The way I picture it, put_page() (and release_pages) should do this:
void __put_page(struct page *page)
{
if (is_zone_device_page(page)) {
put_dev_pagemap(page->pgmap);
/*
* The page belongs to the device that created pgmap. Do
* not return it to page allocator.
*/
return;
}
+
+ if (PageNetwork(page)) {
+ put_page_network(page);
+ /* Page belongs to the network stack, not the page allocator */
+ return;
+ }
if (unlikely(PageCompound(page)))
__put_compound_page(page);
else
__put_single_page(page);
}
where put_page_network() is the network-side callback that uncharges
the page.
(..and later can be extended to do all kinds of things when informed
that the page has been freed: update statistics (mod_page_state), put
it on a private network freelist, or ClearPageNetwork() and give it
back to the page allocator etc.
But for starters it can set_page_count(page, 1) after the uncharge to
retain the current silent recycling behavior.)
The anonymous struct you defined above is part of a union that I think normally is one qword in length (well, could be more depending on the typedefs I saw there) and I think that can be co-opted to provide the driver callback - though, it might require growing the struct by one more qword since there may be drivers like mlx5 that are already using the field already in there for dma_addr.
The page cache / anonymous struct it's shared with is 5 words (double linked list pointers, mapping, index, private), and the network struct is currently one word, so you can add 4 words to a PageNetwork() page without increasing the size of struct page. That should be plenty of space to store auxiliary data for drivers, right?
Anyways, the callback could then be used by the driver to handle the other accounting quirks you mentioned, without needing to scan the full pool.
Right.
Of course there are corner cases and such to properly account for, but I just wanted to provide a really rough sketch to see if this (assuming it were properly implemented) was what you had in mind. If so I can put together a v3 patch.
Yeah, makes perfect sense. We can keep iterating like this any time you feel you accumulate too many open questions. Not just for MM but also for the networking folks - although I suspect that the first step would be mostly about the MM infrastructure, and I'm not sure how much they care about the internals there ;)
Per my response to Andrew earlier, this would make it even more confusing whether this is to be applied against net-next or mm trees. But that's a bridge to cross when we get to it.

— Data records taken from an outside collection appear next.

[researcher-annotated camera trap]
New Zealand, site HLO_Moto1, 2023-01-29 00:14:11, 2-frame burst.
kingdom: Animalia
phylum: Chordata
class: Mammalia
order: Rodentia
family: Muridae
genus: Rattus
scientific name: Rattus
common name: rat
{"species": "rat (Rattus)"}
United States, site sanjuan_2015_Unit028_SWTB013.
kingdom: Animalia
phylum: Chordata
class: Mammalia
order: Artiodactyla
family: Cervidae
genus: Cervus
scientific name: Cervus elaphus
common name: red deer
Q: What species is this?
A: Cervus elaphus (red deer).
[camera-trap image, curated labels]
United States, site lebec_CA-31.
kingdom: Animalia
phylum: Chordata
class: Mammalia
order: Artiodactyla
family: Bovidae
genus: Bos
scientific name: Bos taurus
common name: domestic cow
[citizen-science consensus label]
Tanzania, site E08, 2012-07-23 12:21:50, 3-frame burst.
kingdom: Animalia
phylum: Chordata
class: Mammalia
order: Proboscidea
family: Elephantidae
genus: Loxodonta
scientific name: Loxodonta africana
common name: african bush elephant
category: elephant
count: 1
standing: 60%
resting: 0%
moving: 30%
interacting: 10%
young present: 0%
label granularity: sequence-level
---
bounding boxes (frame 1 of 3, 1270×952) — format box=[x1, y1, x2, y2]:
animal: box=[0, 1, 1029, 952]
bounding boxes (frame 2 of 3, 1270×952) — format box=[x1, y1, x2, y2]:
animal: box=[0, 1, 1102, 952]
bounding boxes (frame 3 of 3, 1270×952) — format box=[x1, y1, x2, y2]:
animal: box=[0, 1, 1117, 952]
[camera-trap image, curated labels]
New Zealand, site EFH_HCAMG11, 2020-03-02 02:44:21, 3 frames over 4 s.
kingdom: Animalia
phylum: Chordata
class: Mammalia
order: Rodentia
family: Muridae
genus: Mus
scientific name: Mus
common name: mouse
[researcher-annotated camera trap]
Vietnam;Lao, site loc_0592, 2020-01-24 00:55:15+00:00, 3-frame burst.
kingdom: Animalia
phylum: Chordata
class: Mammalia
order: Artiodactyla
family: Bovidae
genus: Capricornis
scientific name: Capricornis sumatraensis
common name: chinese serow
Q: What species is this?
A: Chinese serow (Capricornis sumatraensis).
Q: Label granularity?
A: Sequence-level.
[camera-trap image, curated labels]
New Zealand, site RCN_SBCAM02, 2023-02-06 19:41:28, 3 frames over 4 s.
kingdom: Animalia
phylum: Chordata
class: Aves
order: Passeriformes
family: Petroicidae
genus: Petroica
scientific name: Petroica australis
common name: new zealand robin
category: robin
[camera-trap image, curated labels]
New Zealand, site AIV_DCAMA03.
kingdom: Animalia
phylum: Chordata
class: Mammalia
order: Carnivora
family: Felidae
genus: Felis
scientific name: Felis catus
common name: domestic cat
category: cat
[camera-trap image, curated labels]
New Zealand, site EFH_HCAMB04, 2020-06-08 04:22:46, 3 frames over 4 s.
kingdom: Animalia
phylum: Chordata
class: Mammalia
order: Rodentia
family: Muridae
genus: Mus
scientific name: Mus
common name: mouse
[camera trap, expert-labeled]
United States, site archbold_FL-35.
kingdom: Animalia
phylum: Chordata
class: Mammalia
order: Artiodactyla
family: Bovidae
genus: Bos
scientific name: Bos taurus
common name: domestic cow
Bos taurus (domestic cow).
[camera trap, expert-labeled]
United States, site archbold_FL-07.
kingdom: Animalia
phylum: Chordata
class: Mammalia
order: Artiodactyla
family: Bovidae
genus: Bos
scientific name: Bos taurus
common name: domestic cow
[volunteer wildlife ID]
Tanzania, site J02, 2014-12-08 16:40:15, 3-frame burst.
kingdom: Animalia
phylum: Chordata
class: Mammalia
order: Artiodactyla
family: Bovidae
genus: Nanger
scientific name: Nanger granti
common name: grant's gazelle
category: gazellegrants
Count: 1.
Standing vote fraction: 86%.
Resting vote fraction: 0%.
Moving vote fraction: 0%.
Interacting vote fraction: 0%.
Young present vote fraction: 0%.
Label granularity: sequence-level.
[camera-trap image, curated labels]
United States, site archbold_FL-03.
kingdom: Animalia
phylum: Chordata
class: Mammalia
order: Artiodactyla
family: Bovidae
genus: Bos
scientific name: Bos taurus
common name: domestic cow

The mm tree includes -next, so it should be a safe development target for the time being. I would then decide it based on how many changes your patch interacts with on either side. Changes to struct page and the put path are not very frequent, so I suspect it'll be easy to rebase to net-next and route everything through there. And if there are heavy changes on both sides, the -mm tree is the better route anyway. Does that sound reasonable?